Pull out every line of the material below that contains the word "gray", matching case exactly.
* BEGIN *
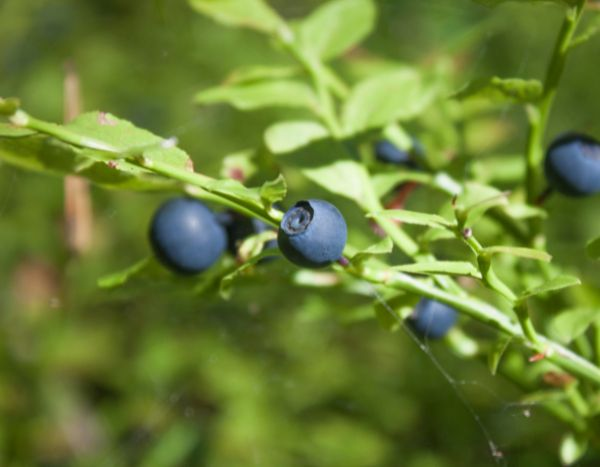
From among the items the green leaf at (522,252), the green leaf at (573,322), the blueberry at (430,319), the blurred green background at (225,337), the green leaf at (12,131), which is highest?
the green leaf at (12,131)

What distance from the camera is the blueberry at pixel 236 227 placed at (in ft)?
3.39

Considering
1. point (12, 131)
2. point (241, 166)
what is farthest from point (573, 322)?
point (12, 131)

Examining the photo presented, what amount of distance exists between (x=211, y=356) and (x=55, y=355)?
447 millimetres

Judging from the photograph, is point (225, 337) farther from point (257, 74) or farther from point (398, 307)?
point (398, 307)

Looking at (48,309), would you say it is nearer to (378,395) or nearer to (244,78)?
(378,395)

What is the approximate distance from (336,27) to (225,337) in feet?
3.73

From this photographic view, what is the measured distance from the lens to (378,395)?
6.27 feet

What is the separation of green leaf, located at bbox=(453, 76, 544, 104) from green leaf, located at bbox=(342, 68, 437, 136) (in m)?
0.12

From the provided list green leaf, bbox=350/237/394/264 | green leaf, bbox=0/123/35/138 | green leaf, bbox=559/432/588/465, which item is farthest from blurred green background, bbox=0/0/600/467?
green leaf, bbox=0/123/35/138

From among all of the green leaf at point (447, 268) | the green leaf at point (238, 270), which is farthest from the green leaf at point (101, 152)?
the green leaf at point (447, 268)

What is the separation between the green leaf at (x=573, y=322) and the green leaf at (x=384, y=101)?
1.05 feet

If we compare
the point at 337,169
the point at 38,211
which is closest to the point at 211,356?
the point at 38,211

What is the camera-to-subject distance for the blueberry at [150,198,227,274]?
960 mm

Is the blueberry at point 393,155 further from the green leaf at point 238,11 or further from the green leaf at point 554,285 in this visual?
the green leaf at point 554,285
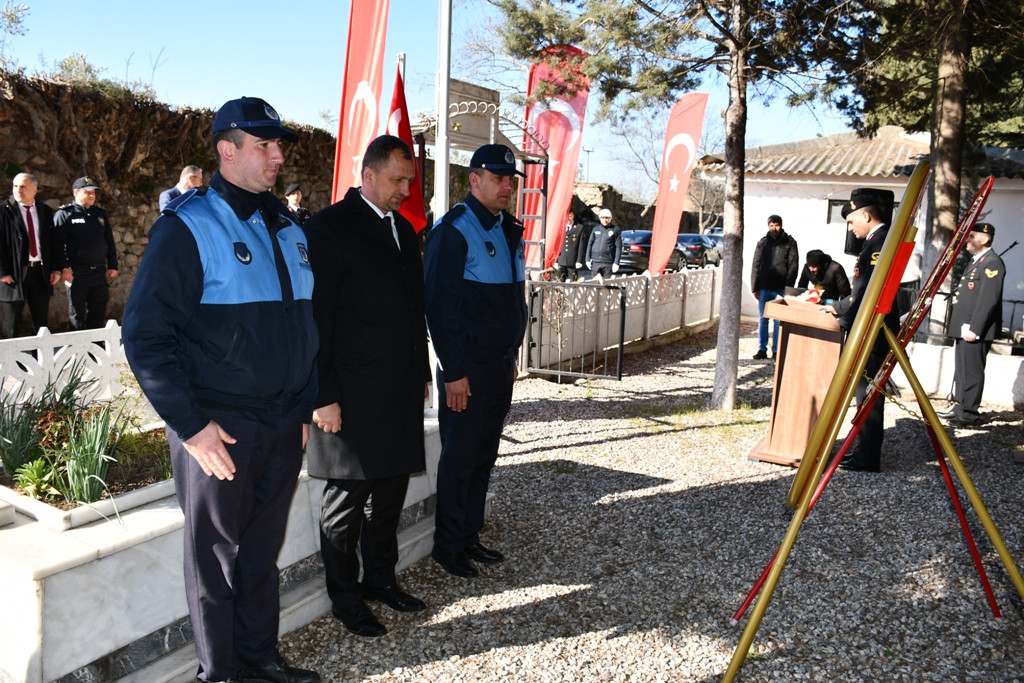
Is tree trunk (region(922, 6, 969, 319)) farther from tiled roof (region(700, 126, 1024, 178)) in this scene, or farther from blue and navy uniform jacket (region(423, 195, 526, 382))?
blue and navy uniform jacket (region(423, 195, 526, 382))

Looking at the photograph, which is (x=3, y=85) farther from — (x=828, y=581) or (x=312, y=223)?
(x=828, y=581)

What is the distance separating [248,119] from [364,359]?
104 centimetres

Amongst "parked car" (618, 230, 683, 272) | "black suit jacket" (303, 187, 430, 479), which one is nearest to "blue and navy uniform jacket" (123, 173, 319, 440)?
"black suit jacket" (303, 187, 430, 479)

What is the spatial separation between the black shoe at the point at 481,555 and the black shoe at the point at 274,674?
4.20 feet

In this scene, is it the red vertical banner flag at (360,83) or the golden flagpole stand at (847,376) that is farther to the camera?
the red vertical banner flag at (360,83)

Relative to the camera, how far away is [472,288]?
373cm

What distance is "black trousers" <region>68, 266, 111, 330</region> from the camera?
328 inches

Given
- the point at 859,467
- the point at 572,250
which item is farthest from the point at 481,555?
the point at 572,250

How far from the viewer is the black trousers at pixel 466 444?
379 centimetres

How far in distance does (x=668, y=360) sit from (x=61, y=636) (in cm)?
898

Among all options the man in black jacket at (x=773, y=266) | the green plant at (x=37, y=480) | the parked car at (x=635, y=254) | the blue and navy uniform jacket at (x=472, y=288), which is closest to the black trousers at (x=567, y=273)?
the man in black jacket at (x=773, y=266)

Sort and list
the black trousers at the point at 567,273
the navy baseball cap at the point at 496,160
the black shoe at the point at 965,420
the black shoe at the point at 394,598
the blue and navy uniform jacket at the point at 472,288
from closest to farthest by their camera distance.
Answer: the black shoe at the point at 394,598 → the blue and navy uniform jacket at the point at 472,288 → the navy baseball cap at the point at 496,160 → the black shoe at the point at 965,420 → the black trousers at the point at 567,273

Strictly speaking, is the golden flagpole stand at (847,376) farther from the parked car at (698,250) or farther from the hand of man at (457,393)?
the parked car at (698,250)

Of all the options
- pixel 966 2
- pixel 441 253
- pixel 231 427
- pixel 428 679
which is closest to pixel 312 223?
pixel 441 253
* END *
* BEGIN *
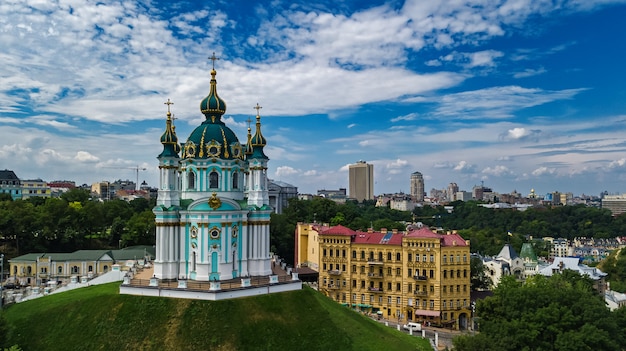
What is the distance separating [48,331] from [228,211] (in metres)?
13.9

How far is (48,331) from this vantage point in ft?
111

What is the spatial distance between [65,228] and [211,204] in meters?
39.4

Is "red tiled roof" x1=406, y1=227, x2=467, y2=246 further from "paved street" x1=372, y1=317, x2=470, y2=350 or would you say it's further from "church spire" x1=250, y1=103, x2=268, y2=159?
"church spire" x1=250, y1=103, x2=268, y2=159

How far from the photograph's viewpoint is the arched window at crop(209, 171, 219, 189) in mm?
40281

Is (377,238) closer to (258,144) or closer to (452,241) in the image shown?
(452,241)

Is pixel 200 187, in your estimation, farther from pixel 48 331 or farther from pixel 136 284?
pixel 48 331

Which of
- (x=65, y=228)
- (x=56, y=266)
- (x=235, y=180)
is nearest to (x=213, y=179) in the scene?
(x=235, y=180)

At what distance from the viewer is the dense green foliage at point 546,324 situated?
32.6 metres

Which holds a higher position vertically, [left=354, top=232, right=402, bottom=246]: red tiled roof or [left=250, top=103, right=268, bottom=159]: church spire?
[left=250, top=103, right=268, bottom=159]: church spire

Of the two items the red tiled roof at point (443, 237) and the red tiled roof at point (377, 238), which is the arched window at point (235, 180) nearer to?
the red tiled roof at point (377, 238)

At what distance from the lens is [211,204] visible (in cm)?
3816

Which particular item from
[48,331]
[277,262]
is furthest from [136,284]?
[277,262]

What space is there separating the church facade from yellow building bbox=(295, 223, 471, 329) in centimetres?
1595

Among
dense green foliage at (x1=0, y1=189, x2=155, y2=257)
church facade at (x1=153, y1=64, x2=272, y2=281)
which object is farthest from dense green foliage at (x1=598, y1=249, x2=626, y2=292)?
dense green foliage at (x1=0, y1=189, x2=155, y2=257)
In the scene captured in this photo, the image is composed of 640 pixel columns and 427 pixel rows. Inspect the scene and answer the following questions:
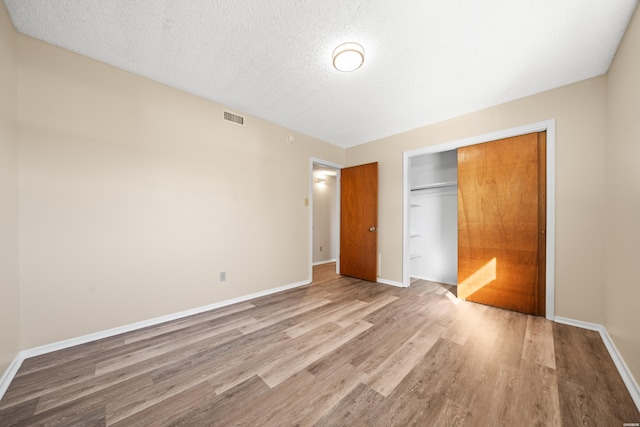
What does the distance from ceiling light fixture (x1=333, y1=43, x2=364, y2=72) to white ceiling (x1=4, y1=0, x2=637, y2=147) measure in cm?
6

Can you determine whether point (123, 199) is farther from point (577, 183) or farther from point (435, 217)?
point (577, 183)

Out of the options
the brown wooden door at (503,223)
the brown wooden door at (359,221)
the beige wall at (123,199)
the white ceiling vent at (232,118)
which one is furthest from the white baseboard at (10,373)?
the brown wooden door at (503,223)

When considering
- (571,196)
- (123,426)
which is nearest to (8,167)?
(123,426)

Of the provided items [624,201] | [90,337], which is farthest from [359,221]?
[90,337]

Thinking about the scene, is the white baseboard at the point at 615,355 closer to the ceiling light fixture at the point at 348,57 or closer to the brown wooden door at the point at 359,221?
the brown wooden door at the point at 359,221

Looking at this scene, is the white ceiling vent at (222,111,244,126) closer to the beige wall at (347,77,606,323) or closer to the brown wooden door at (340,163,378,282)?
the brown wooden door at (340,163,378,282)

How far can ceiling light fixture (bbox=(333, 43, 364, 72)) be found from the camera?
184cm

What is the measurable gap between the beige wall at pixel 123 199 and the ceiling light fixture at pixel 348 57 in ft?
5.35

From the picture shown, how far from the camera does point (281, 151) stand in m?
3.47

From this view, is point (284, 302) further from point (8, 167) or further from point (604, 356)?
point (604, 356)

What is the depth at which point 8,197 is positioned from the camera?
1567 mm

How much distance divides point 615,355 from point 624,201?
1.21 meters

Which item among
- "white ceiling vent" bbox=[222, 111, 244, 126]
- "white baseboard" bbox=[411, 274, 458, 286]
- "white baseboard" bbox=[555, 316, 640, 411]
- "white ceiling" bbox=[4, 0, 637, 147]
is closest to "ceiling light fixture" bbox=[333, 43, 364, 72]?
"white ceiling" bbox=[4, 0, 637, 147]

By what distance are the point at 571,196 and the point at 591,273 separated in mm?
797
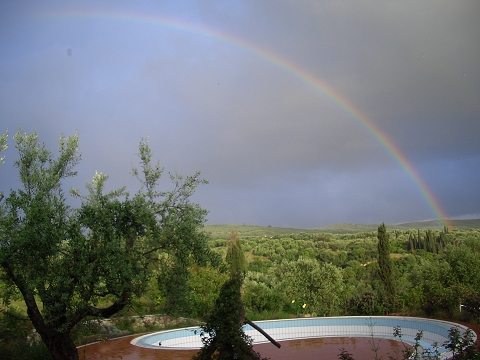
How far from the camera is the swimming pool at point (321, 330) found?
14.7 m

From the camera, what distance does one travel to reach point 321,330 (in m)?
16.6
* END *
* BEGIN *
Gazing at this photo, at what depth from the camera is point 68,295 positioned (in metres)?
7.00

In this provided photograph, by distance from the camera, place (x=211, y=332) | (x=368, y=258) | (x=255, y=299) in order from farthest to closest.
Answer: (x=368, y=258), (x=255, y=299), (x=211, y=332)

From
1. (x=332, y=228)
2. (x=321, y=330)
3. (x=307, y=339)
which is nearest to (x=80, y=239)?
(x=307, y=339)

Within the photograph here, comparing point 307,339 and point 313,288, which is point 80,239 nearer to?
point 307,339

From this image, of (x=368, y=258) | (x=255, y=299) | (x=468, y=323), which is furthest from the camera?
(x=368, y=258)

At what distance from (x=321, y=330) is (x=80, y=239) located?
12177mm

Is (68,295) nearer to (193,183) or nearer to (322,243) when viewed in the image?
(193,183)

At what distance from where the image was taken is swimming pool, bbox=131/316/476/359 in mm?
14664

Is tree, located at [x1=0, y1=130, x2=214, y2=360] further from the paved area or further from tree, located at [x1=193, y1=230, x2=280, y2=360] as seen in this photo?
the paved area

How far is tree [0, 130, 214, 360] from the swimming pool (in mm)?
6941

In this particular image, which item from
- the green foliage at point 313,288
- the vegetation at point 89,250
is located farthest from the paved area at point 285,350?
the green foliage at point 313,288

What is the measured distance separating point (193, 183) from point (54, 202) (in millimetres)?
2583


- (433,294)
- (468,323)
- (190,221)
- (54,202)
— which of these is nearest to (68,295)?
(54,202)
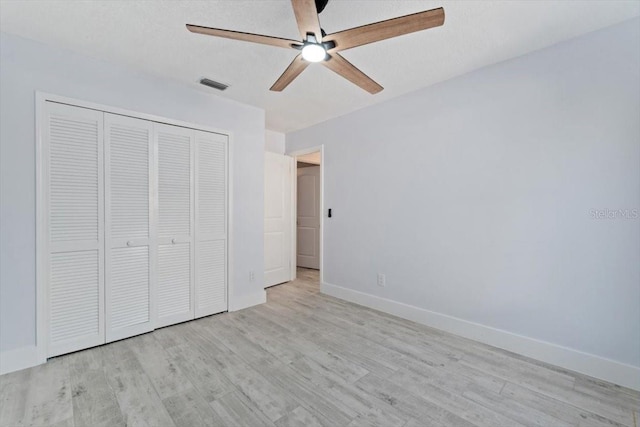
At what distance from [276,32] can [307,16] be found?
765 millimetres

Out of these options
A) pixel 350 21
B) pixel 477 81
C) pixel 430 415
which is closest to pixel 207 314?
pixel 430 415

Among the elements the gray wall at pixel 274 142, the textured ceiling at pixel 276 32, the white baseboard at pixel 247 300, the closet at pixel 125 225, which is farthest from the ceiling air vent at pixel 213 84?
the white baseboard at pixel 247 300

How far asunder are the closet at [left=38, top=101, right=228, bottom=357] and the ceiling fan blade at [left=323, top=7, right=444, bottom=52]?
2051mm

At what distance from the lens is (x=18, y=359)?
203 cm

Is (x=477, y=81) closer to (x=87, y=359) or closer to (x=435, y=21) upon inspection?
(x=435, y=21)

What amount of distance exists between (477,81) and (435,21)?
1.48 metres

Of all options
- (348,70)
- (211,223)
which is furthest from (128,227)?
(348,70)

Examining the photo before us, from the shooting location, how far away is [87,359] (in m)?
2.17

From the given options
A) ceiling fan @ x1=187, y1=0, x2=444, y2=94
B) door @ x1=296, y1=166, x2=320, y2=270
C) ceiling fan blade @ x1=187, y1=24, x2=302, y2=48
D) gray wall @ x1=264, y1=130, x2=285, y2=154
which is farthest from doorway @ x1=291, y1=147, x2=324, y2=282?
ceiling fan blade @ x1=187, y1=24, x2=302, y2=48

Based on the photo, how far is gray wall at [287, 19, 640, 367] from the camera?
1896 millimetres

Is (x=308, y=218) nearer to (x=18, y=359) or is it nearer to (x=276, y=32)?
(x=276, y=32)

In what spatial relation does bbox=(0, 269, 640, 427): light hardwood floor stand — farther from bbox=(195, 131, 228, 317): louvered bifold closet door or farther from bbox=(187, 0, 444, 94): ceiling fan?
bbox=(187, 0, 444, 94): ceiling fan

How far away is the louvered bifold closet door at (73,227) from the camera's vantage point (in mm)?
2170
* END *
Result for this task:
Among the elements the gray wall at pixel 274 142, the textured ceiling at pixel 276 32, the white baseboard at pixel 247 300, the closet at pixel 125 225, which is farthest from the ceiling air vent at pixel 213 84?
D) gray wall @ x1=264, y1=130, x2=285, y2=154
Based on the photo, how far is gray wall at [287, 19, 640, 367] from the camera?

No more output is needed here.